Data extracted from a collection:
· · · ·
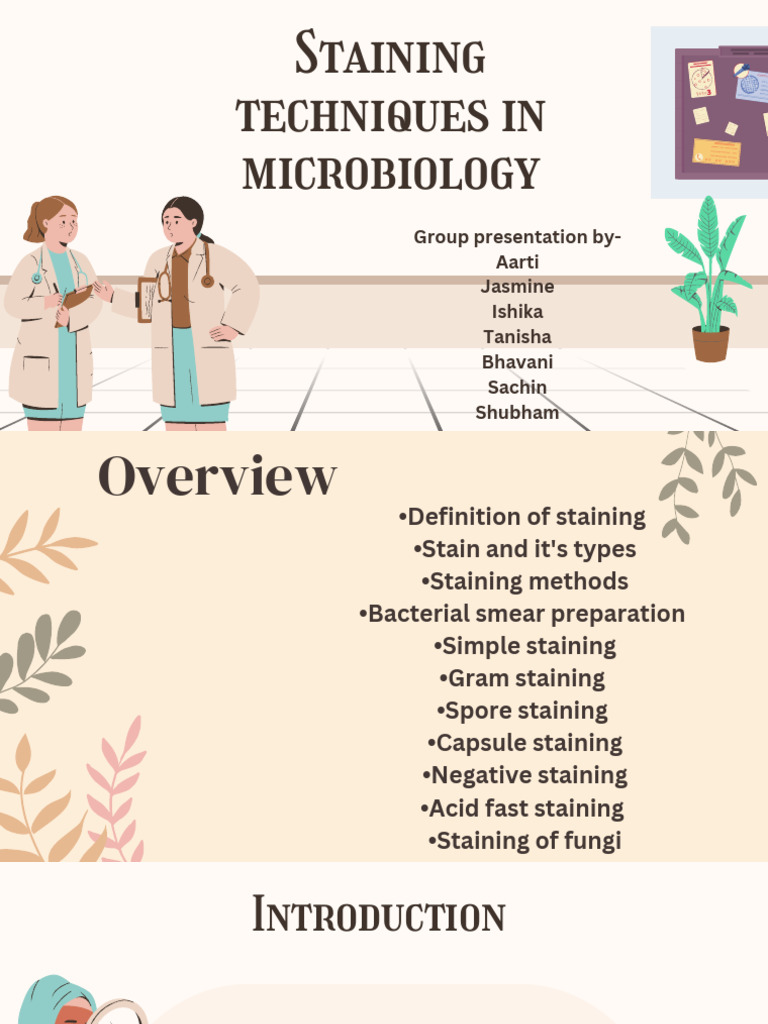 Staining techniques in microbiology

Group presentation by-
Aarti
Jasmine
Ishika
Tanisha
Bhavani
Sachin
Shubham

Overview

•Definition of staining
•Stain and it's types
•Staining methods
•Bacterial smear preparation
•Simple staining
•Gram staining
•Spore staining
•Capsule staining
•Negative staining
•Acid fast staining
•Staining of fungi

Introduction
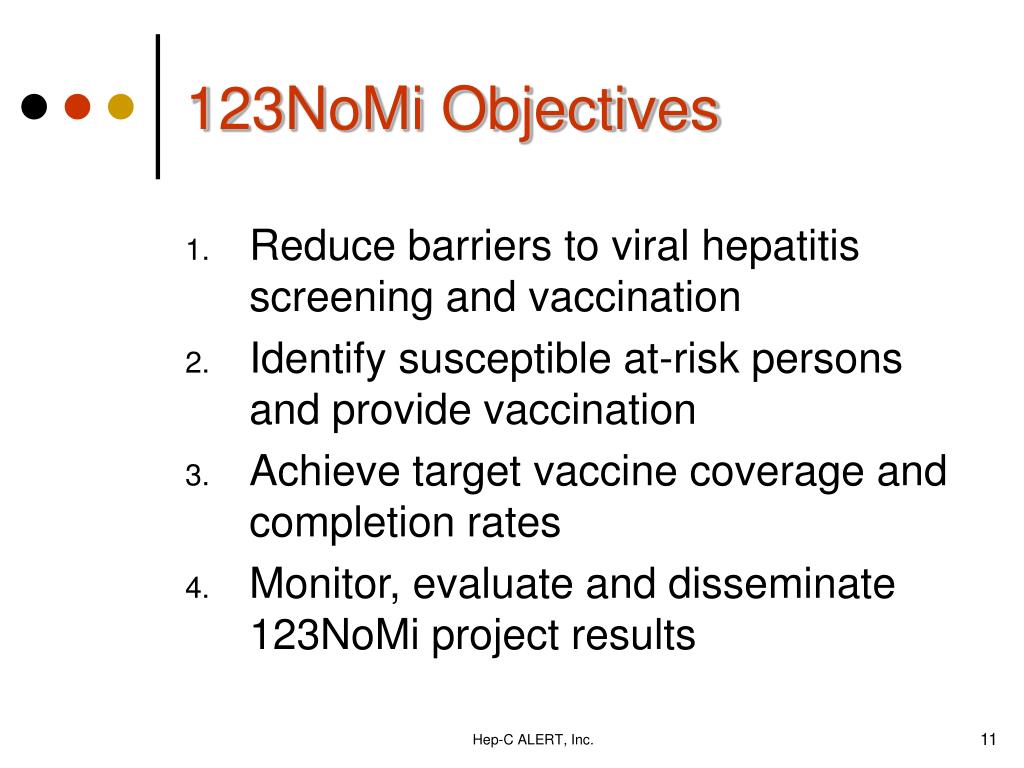 123NoMi Objectives

1. Reduce barriers to viral hepatitis screening and vaccination
2. Identify susceptible at-risk persons and provide vaccination
3. Achieve target vaccine coverage and completion rates
4. Monitor, evaluate and disseminate 123NoMi project results

Hep-C ALERT, Inc.

11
· · · ·
> **Exercise**: Show the lines where the word "vaccination" appears in the entries.

> **Completed exercise**:
1. Reduce barriers to viral hepatitis screening and vaccination
2. Identify susceptible at-risk persons and provide vaccination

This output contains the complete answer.